- _Exercise instructions_: Edit all of the data below by changing every "camera lens" to "camera" and keeping the rest identical. Leave the pictures out of your answer.

- _Material_:
## BEGIN

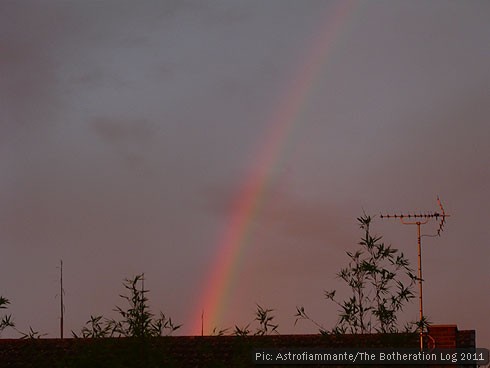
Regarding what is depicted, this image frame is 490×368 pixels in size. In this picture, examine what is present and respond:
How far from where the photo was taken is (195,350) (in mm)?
28312

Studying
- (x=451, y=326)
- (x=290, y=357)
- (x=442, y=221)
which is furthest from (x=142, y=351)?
(x=442, y=221)

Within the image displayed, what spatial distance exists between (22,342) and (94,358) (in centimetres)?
1466

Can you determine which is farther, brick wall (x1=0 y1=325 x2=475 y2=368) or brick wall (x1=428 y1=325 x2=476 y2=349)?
brick wall (x1=428 y1=325 x2=476 y2=349)

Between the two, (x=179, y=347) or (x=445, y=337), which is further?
(x=179, y=347)

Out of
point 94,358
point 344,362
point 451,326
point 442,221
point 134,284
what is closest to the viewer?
point 94,358

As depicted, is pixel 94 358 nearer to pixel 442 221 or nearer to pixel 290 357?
pixel 290 357

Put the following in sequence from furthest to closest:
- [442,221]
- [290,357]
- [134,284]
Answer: [442,221]
[290,357]
[134,284]

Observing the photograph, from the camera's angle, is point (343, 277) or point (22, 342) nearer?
point (343, 277)

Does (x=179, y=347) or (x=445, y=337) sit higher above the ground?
(x=445, y=337)

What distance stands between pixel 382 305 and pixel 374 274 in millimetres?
639

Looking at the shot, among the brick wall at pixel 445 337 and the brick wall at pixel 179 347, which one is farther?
the brick wall at pixel 445 337

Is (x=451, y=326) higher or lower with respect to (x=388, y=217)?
lower

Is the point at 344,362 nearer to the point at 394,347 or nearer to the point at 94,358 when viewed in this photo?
the point at 394,347

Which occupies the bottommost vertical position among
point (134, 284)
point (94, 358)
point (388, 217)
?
point (94, 358)
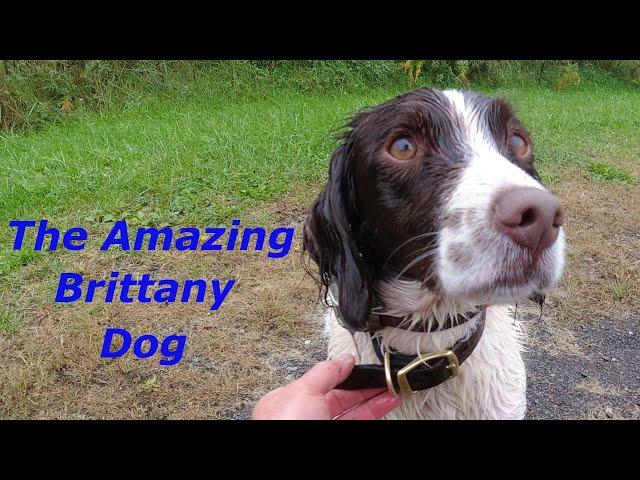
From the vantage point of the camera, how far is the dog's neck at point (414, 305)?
1.89 meters

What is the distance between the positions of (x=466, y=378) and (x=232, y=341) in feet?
5.78

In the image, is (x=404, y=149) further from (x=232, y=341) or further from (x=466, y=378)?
(x=232, y=341)

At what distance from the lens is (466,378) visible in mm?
2035

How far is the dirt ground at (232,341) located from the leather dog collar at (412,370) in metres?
1.19

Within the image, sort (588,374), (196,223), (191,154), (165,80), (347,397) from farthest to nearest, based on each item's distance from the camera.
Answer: (165,80) < (191,154) < (196,223) < (588,374) < (347,397)

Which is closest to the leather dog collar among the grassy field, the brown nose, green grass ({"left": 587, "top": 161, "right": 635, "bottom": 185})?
the brown nose

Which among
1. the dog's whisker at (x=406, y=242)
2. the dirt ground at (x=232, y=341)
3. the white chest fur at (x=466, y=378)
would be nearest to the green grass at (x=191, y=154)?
the dirt ground at (x=232, y=341)

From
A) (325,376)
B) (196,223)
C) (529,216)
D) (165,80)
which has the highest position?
(165,80)

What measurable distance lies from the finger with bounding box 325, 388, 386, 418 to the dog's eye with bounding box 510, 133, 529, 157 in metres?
1.03

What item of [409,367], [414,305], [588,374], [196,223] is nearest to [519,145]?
[414,305]

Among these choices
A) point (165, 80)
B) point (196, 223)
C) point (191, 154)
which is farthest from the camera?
point (165, 80)

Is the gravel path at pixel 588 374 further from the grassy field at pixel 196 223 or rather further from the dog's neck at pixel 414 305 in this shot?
the dog's neck at pixel 414 305

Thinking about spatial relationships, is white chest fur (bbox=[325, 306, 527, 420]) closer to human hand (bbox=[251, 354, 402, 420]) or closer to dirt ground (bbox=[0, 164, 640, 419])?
human hand (bbox=[251, 354, 402, 420])

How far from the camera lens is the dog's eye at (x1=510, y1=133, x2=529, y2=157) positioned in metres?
1.86
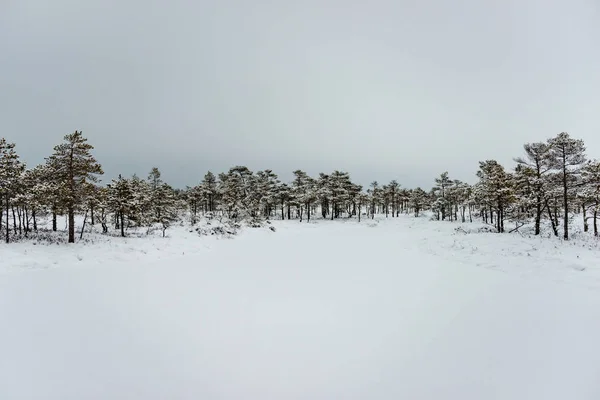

## END

- _Solution to this problem_:
Regarding what is depicted, this image frame is 490×368 pixels in size. In this picture, examine what is present and respond:
How far from where the photo was taken is (195,350) (in mm)?
28312

Studying
- (x=451, y=326)
- (x=290, y=357)
- (x=442, y=221)
which is furthest from (x=142, y=351)?
(x=442, y=221)

Within the image displayed, what spatial distance exists between (22,342) and (94,358) (in centimetres)?
1466

Can you determine which is farther, brick wall (x1=0 y1=325 x2=475 y2=368) or brick wall (x1=428 y1=325 x2=476 y2=349)?
brick wall (x1=428 y1=325 x2=476 y2=349)

Between the two, (x=179, y=347) or (x=445, y=337), which is further?
(x=179, y=347)

Out of
point 94,358
point 344,362
point 451,326
point 442,221
point 134,284
what is closest to the viewer?
point 94,358

As depicted, is pixel 94 358 nearer to pixel 442 221 or nearer to pixel 290 357?
pixel 290 357

Put the following in sequence from furthest to closest:
- [442,221]
- [290,357]
- [134,284]
Answer: [442,221]
[290,357]
[134,284]

Observing the photograph, from the camera's angle, is point (343, 277) or point (22, 342) nearer?
point (343, 277)

Does (x=179, y=347) or (x=445, y=337) sit higher above the ground?
(x=445, y=337)

What distance stands between pixel 382 305 and pixel 374 274 in millimetres?
639

Looking at the shot, among the brick wall at pixel 445 337 and the brick wall at pixel 179 347, which one is farther?
the brick wall at pixel 445 337

Is (x=451, y=326) higher or lower with respect to (x=388, y=217)?
lower

Is the point at 344,362 nearer to the point at 394,347 or nearer to the point at 94,358 when viewed in this photo?
the point at 394,347

Which occupies the bottommost vertical position among
point (134, 284)
point (94, 358)
point (388, 217)
?
point (94, 358)
From the vantage point of the camera, how far is the dog's neck at point (414, 305)?
1.89 meters

What is the distance between the positions of (x=466, y=378) and (x=232, y=341) in feet?
5.78

In the image, is (x=404, y=149) further from (x=232, y=341) or further from (x=466, y=378)?
(x=232, y=341)

At what distance from the lens is (466,378) visible in mm?
2035

How far is the dirt ground at (232,341) located from the leather dog collar at (412,370) in metres?
1.19

Within the image, sort (588,374), (196,223), (191,154), (165,80), (347,397) from farthest to nearest, based on each item's distance from the camera.
Answer: (165,80) < (191,154) < (196,223) < (588,374) < (347,397)

Which is closest to the leather dog collar among the grassy field, the brown nose, green grass ({"left": 587, "top": 161, "right": 635, "bottom": 185})?
the brown nose

Which among
1. the dog's whisker at (x=406, y=242)
2. the dirt ground at (x=232, y=341)
3. the white chest fur at (x=466, y=378)
would be nearest to the green grass at (x=191, y=154)?
the dirt ground at (x=232, y=341)

From
A) (325,376)
B) (196,223)
C) (529,216)
D) (165,80)
which has the highest position?
(165,80)

What measurable distance lies from the finger with bounding box 325, 388, 386, 418 to the dog's eye with bounding box 510, 133, 529, 157 in metres?
1.03

What item of [409,367], [414,305], [588,374], [196,223] is nearest to [519,145]?
[414,305]

Among these choices
A) point (165, 80)
B) point (196, 223)
C) point (191, 154)
which is farthest from the camera?
point (165, 80)

Is the gravel path at pixel 588 374 further from the grassy field at pixel 196 223 or rather further from the dog's neck at pixel 414 305 in this shot?
the dog's neck at pixel 414 305

Thinking about spatial relationships, is white chest fur (bbox=[325, 306, 527, 420]) closer to human hand (bbox=[251, 354, 402, 420]) or closer to dirt ground (bbox=[0, 164, 640, 419])?
human hand (bbox=[251, 354, 402, 420])

How far from the camera is the dog's eye at (x1=510, y1=133, x2=529, y2=157) positioned in metres?
1.86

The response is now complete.